Hay palabras que no tiene explicación en los sentimientos en las percepciones lumínicas, en los atardeceres silenciosos o en los mensajes de WhatsApp. Hay palabras que se nos antojan huidizas y se esconden en los lugares secretos, de los callejones secretos del lenguaje.
Decía Neruda que las palabras tienen alas o no las tienen. Parece ser que la Real Academia si te explica, te da significado formal a todas las que ellos creen conformes. Pero, ¿qué ocurre con las palabras que no tiene nada que ver con el lenguaje conocido? Se quedan adheridas al papel como ese polvo pegajoso y en segundos desencantado que habita en los pliegos viejos o en el instante de un rayo de luz sobre la superficie barnizada de una mesa. Hay palabras que fugitivas se exilan para no perder su esencia, su autenticidad, su idea, su concavidad corporal que nada nombra y todo lo intuye todo lo que descubre en la faz de esta tierra que quiere ser nombrado o innombrable.
El símbolo de la belleza puede tener el nombre salado del mar los ojos azules de una Virgen, las sienes taladradas de espinas del Rescatado en cuya talla se comprende mejor el significado de la palabra sufrir o esperar o rezar o tal vez convicción.
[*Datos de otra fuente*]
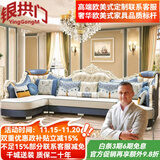 银拱门欧式布艺沙发客厅组合U型双贵妃实木沙发大小户型美式奢华可拆洗 浅蓝色4米(免洗科技布) 沙发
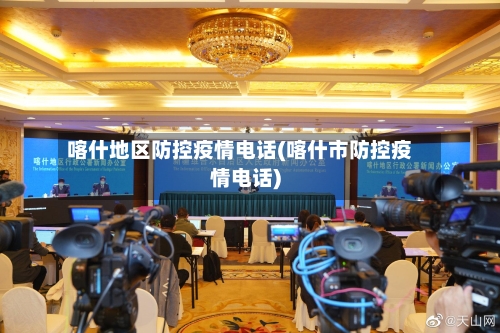 喀什地区防控疫情电话(喀什市防控疫情电话)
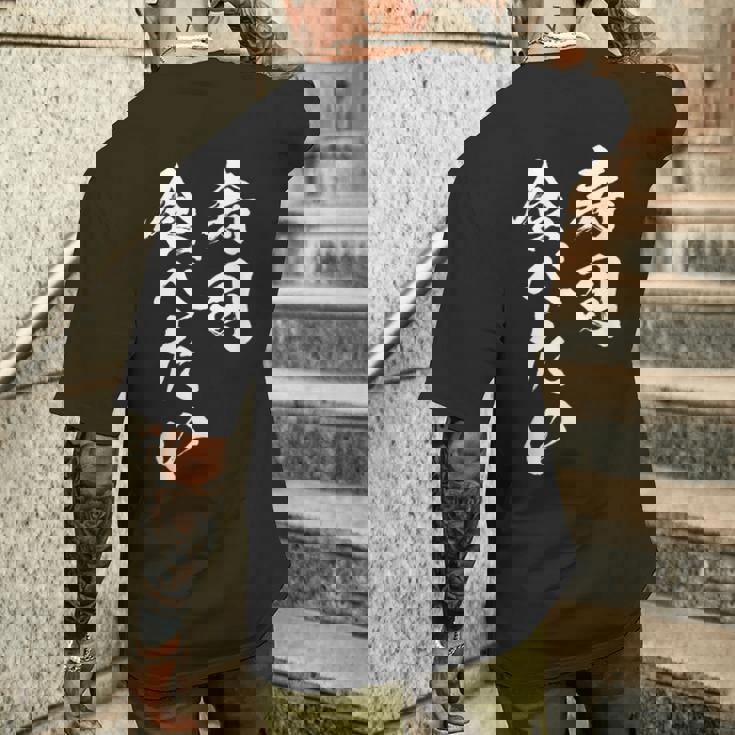 寿司 食べたい 面白いtシャツ 食べ物 文字入り メンズ おもしろ 面白い 服 オリジナル グッズ 文字tシャツ ネタ メンズTシャツ バックプリント 彼への贈り物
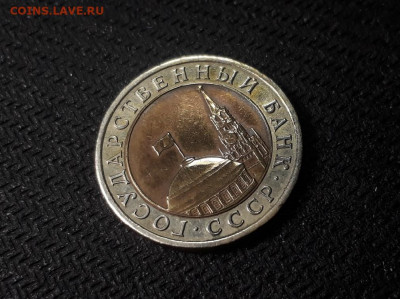 10 рублей 1992 года ЛМД ГКЧП до 24.03.20 в 22.00 - Z8aQmvxVQf0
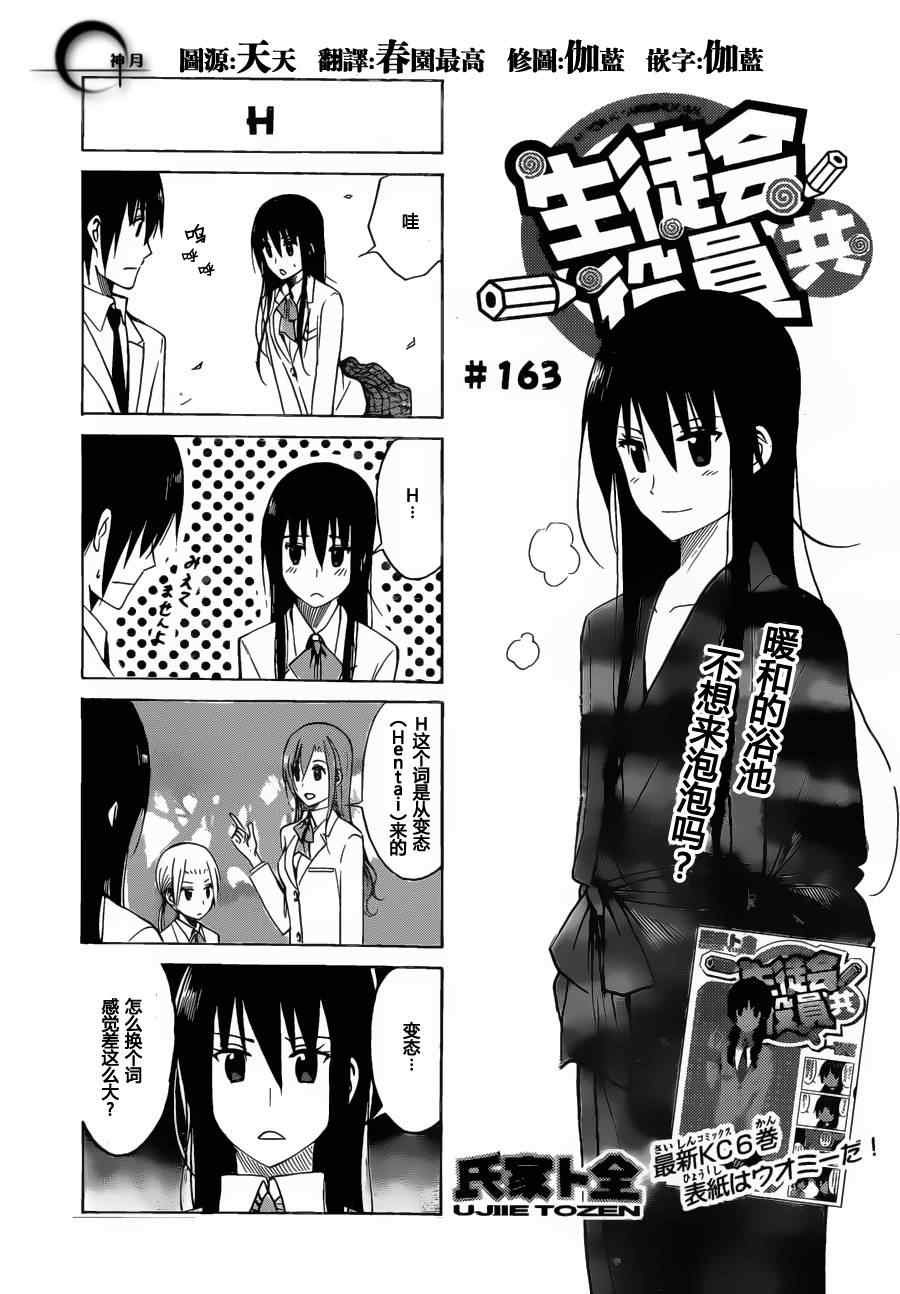 第163话 H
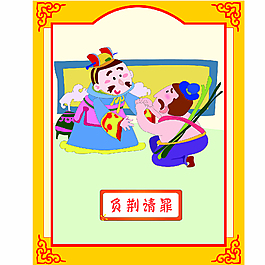 成语故事-负荆请罪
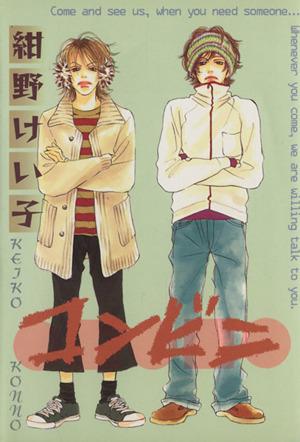 中古 コンビニ アイスｃ 紺野けい子 著者 の通販はau Pay マーケット ブックオフオンライン Au Payマーケット店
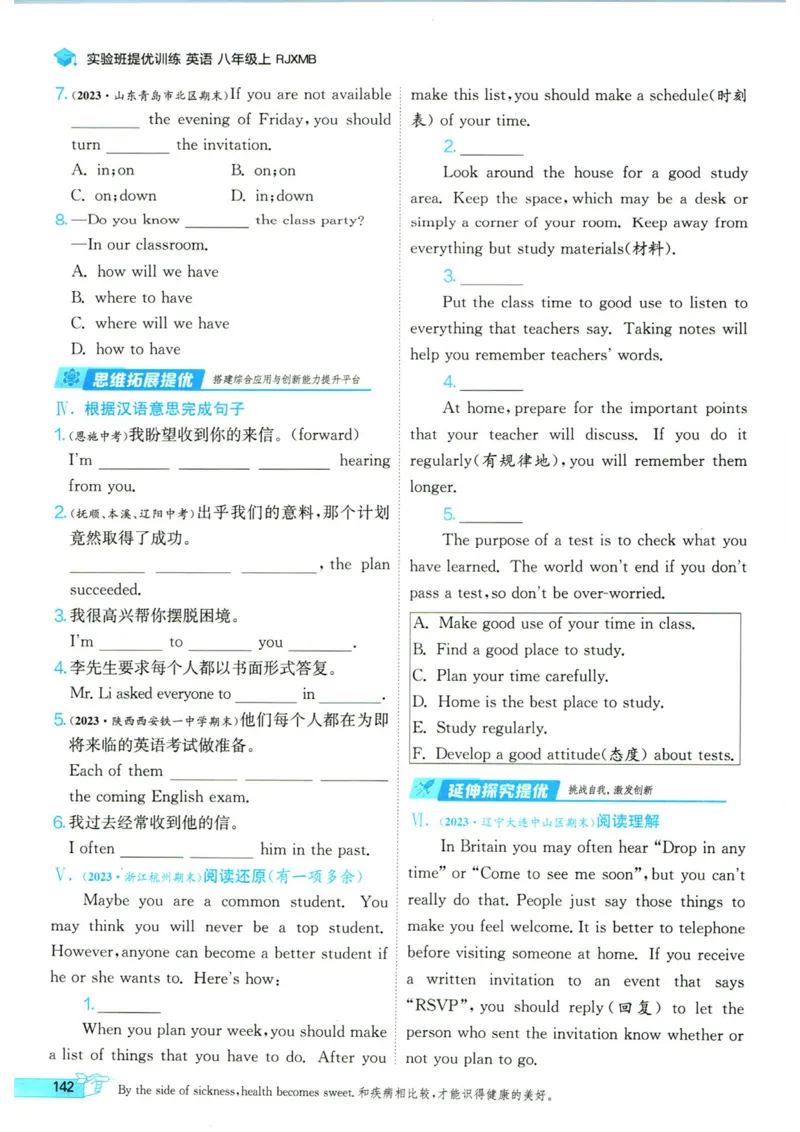 实验班提优训练八年级上册英语人教版_1、初中学习资料_24秋试卷_《实验班提优训练》_八年级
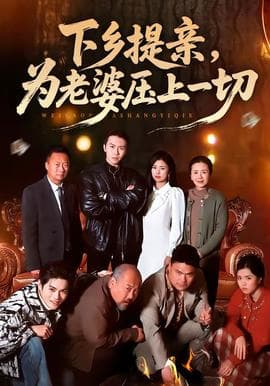 下乡提亲，为老婆压上一切海报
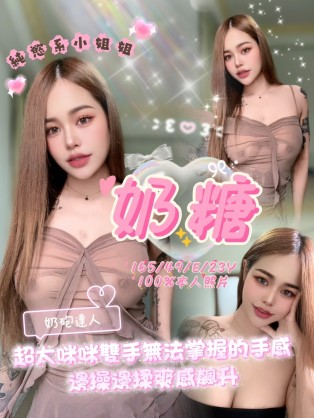奶糖
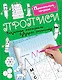 Прописи. Секретные материалы будущего отличника - фото 1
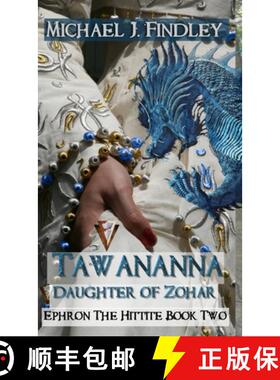 【3-4周达】Tawananna Daughter of Zohar [9798349201189]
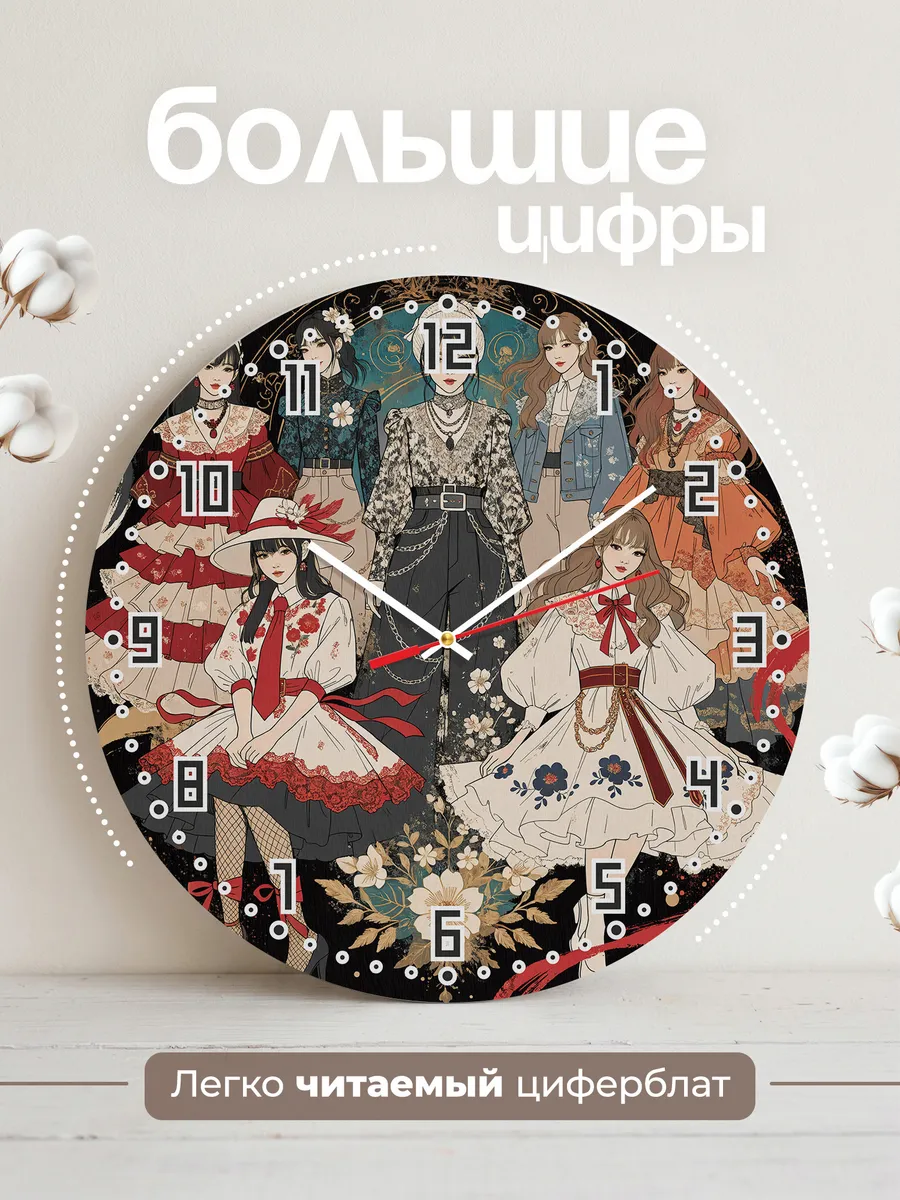 Часы настенные "GFRIEND" — фото 4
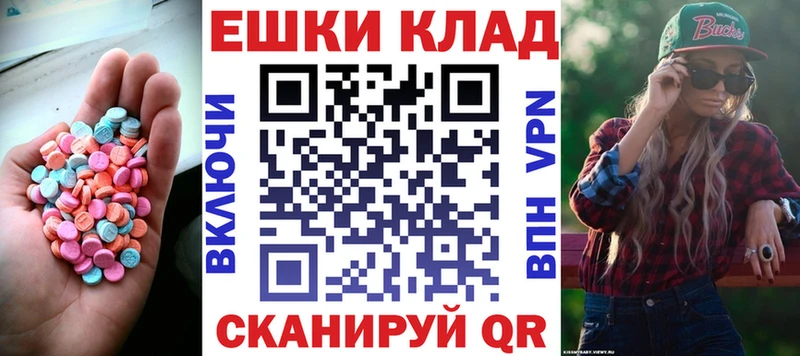 Экстази mix  где найти   Эртиль 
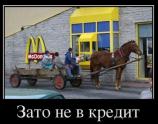 Зато не в кредит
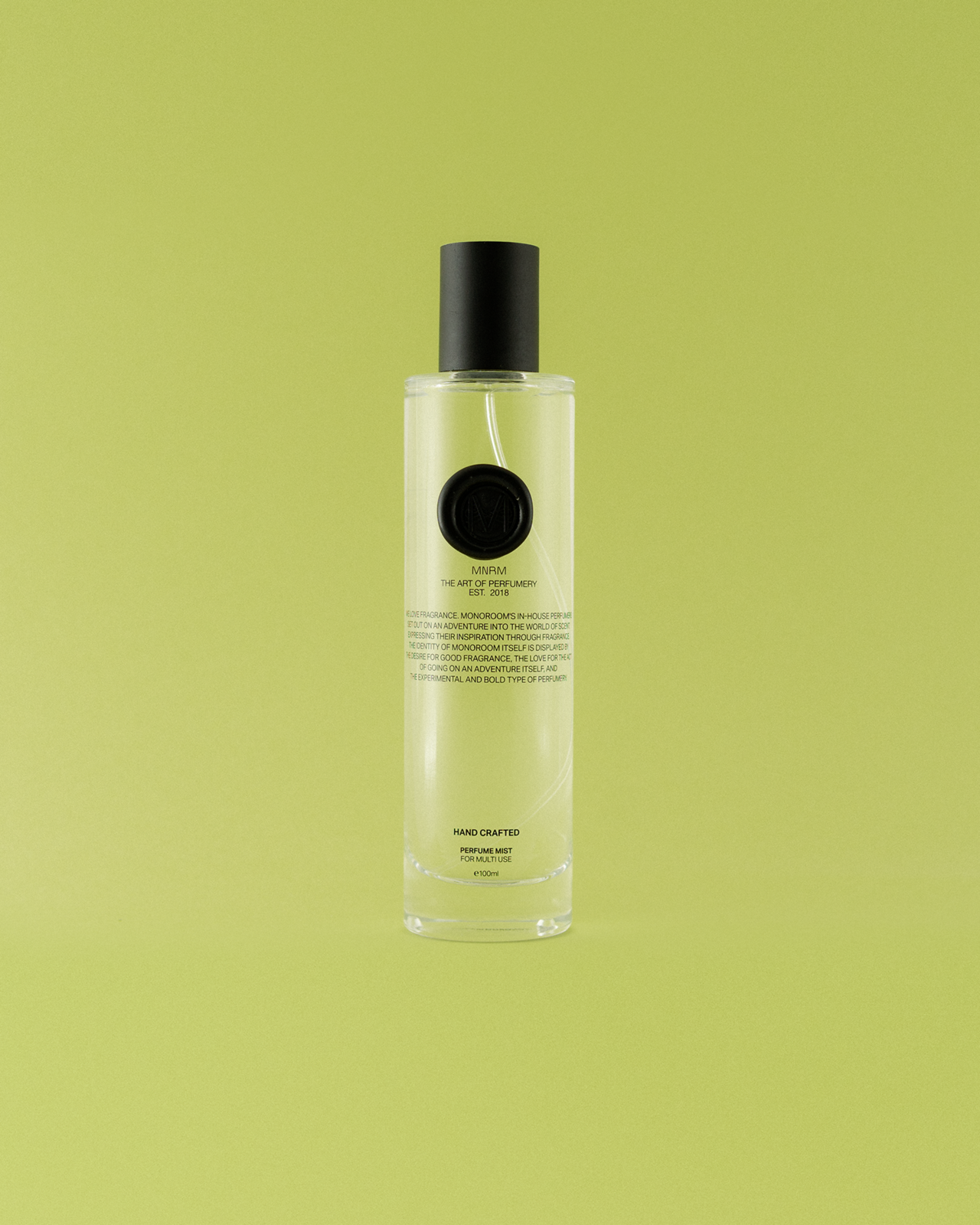 모노룸의 아티스트 컬렉션 향수로 다양한 작가와 콜라보한 향기를 보여질 예정이다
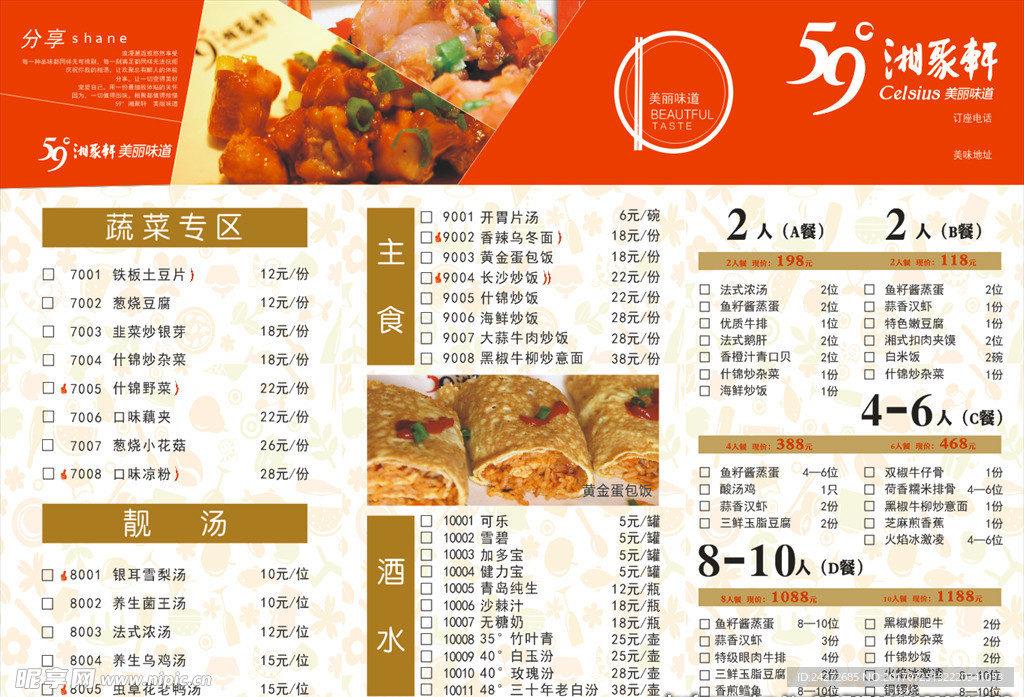 火锅菜单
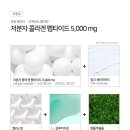스킨케어랩 이미지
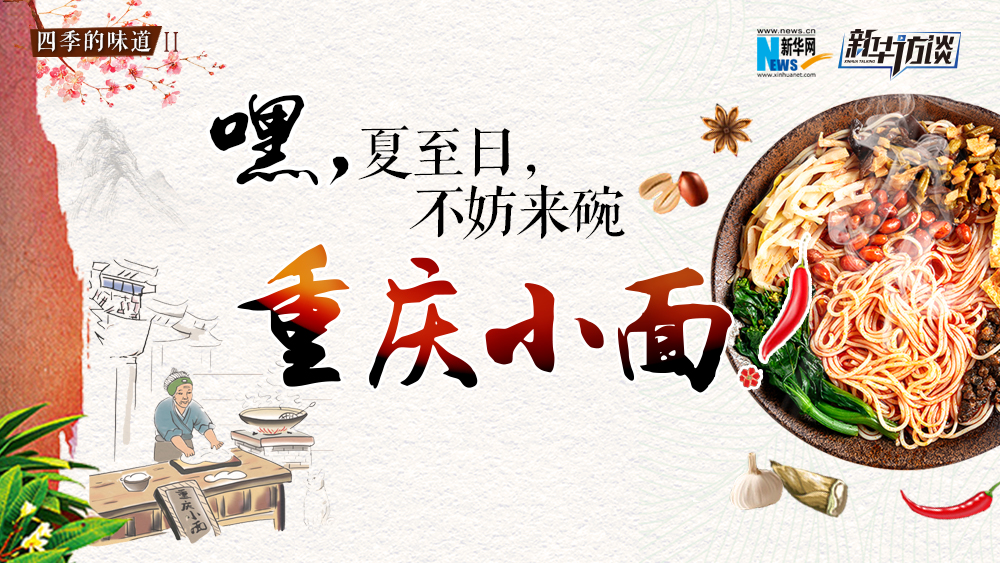 嘿，夏至日，不妨來(lái)碗重慶小面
Vacío y desolación hechos de un alfabeto extraño de un idioma ajeno que no parece tocarnos los bordes de nuestra piel. Hay filósofos de las palabras que se aíslan en sus torres de marfil o se encadena en las mazmorras de los desafíos lingüísticos la espera de una libertad que ellos mismos nos se conceden. Sin embrago las palabras son libres y descubren pensamientos que cobran cuerpo en el exterior de sí mismas. Es así como hilvanan versos Valente o de Hölderling, cuando vagaba por las estrofas de Grecia en un canto clásico. Ni desinterés ni pasividad. “Tanto vale el hombre y tanto vale el esplendor de la vida”.